[Spatial question entries]
>> START

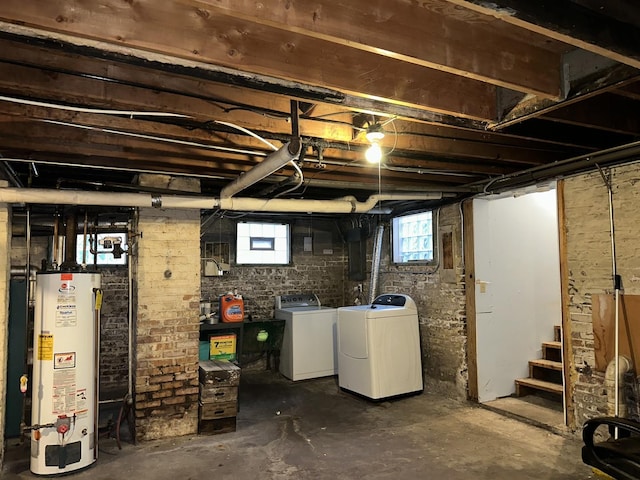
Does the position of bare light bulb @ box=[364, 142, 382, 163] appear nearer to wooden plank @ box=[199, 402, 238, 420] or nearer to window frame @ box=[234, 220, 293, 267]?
wooden plank @ box=[199, 402, 238, 420]

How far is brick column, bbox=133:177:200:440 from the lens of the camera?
3.71 metres

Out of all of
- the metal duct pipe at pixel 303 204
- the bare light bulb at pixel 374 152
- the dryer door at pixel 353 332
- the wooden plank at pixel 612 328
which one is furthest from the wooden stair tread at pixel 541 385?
the bare light bulb at pixel 374 152

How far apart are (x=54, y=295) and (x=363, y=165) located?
250 centimetres

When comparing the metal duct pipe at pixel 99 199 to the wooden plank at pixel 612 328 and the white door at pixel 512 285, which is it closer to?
the white door at pixel 512 285

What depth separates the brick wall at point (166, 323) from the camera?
3.71 metres

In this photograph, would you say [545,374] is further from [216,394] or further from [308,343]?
[216,394]

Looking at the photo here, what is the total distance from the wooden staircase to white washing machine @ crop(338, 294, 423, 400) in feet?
3.62

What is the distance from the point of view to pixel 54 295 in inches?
124

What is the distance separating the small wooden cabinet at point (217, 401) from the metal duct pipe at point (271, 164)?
1603 millimetres

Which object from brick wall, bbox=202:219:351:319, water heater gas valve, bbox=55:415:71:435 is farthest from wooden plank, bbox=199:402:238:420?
brick wall, bbox=202:219:351:319

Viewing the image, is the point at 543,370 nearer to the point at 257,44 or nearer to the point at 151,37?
the point at 257,44

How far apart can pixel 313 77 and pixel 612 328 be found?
3.01m

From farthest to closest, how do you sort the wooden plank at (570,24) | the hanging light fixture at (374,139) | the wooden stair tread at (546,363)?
the wooden stair tread at (546,363) → the hanging light fixture at (374,139) → the wooden plank at (570,24)

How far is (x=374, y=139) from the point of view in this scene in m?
2.68
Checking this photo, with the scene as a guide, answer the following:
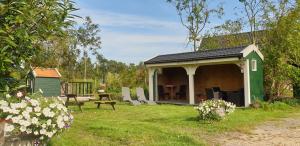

>> END

TASK TO COMPLETE: Reproduce the records word for word, beginning at the line that contains "What is the distance separating" and continuing through the end of the records. Omit the pictures from your reproduction.

TASK OUTPUT:
What is the distance separating the small wooden cabinet at point (217, 401) from the metal duct pipe at point (271, 164)?
1603 millimetres

Which object from brick wall, bbox=202:219:351:319, water heater gas valve, bbox=55:415:71:435 is farthest from wooden plank, bbox=199:402:238:420?
brick wall, bbox=202:219:351:319

Viewing the image, is the point at 543,370 nearer to the point at 257,44 or nearer to the point at 151,37?
the point at 257,44

How far apart can pixel 313 77 and pixel 612 328 be found?
3.01m

From farthest to closest, how do you sort the wooden plank at (570,24) | the hanging light fixture at (374,139) | the wooden stair tread at (546,363)?
the wooden stair tread at (546,363) → the hanging light fixture at (374,139) → the wooden plank at (570,24)

How far is (x=374, y=139) from the point of view in this scene in m?
2.68
Checking this photo, with the scene as a guide, answer the following:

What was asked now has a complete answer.